Etappensieg für AKW-Gegner*innen: Die Brennelement-Fabrik in Lingen darf das umstrittene belgische AKW vorläufig nicht beliefern, entschied ein Gericht.

Darf derzeit keine Brennelemente aus Deutschland bekommen: Das belgische AKW Doel Foto: dpa

BERLIN taz | Die Atomkraftgegner*innen aus dem Rheinland, die juristisch gegen den Export von Brennelementen aus der deutschen Fabrik in Lingen ins belgische Uralt-AKW Doel vorgegangen sind, haben einen Etappensieg errungen: Das Verwaltungsgericht Frankfurt hat am Freitag entschieden, dass die Transporte bis zu einer Entscheidung im Hauptverfahren nicht stattfinden dürfen.

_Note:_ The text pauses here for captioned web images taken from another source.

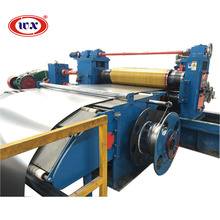 New GI coil automatic slitting line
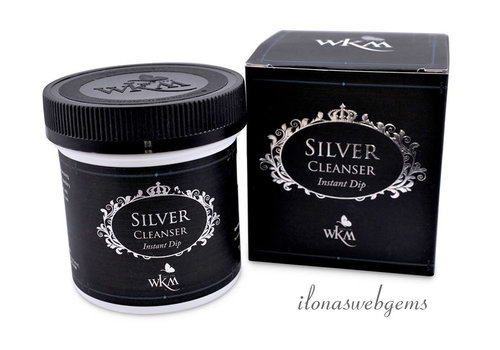 Silver Cleanser Instant Dip 250ml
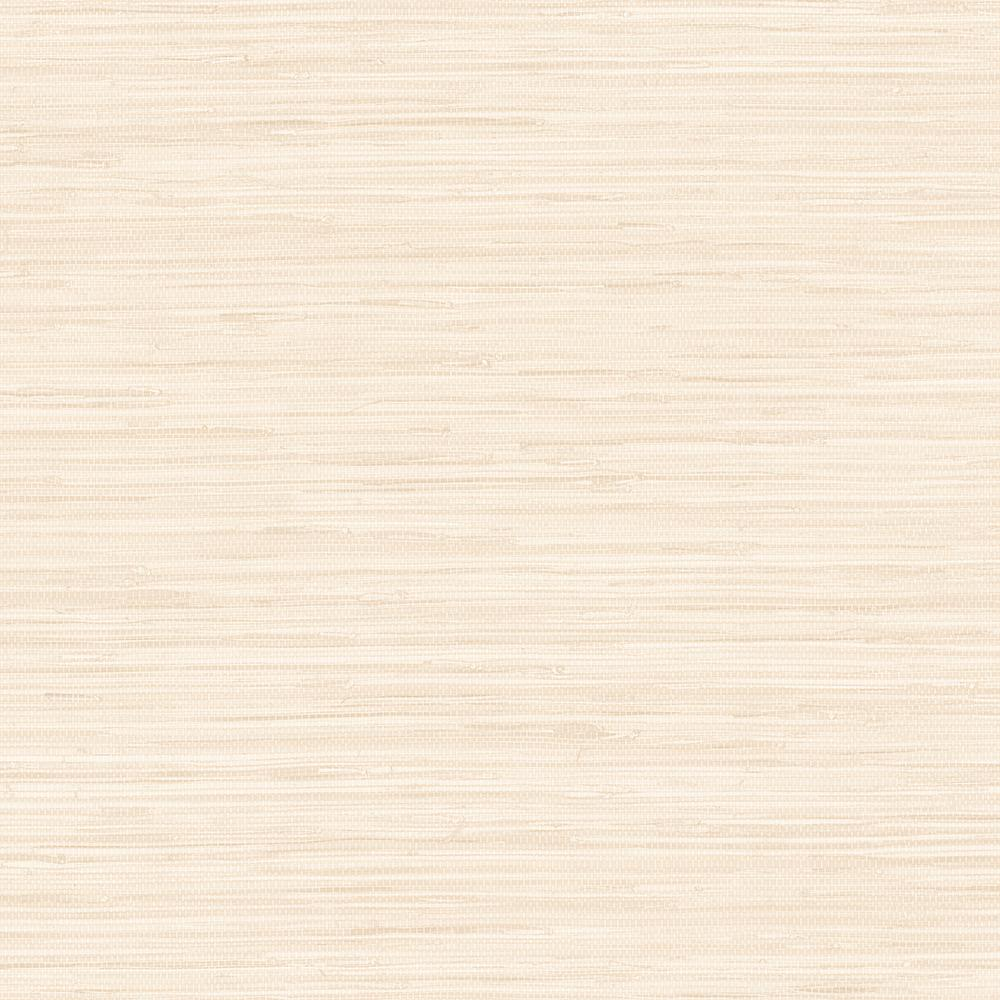 Norwall Grasscloth Wallpaper, Beige was $42.83 now $28.91 (33.0% off)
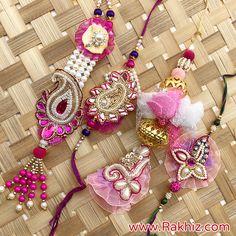 Designer Pink Rakhi Pair Set For Bhaiya Bhabhi Diwali Decorations, Handmade Decorations, Diy Tassel, Tassels, Rakhi Pic, Send Rakhi To India, Buy Rakhi Online, Handmade Rakhi Designs, Rakhi Making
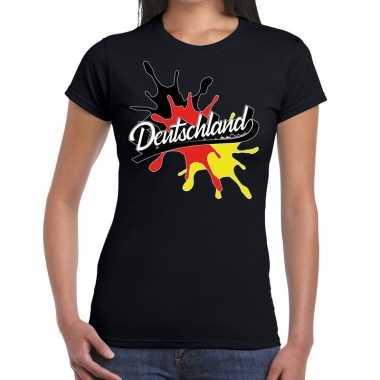 Deutschland/duitsland t shirt spetter zwart dames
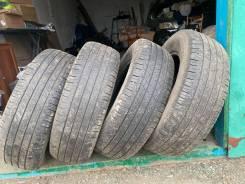 Michelin Primacy 4, 215/70R16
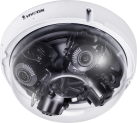 VIVOTEK MA8391-ETV - Caméra réseau - 4 objectifs - Blanc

„Der Beschluss ist ein wichtiger Schritt hin zu einem Schutz der Bürger und Bürgerinnen gegen die Gefahren, die mittels Brennelementen aus Deutschland vom Betrieb ausländischer Pannenreaktoren ausgehen“, kommentierte Cornelia Ziehm, die Rechtsanwältin des Klägers, den Beschluss.

Die Reaktoren Doel 1 und 2 gelten wegen zahlreicher Störfälle als besonders gefährlich. Die Laufzeitverlängerung bis zum Jahr 2025 war vom Europäischen Gerichtshof für unrechtmäßig erklärt worden, weil auf eine Umweltverträglichkeitsprüfung verzichtet worden war. Weil eine Stilllegung angeblich die Energieversorgung in Frage stelle, hatte das belgische Verfassungsgericht den Weiterbetrieb im März dieses Jahres trotzdem genehmigt.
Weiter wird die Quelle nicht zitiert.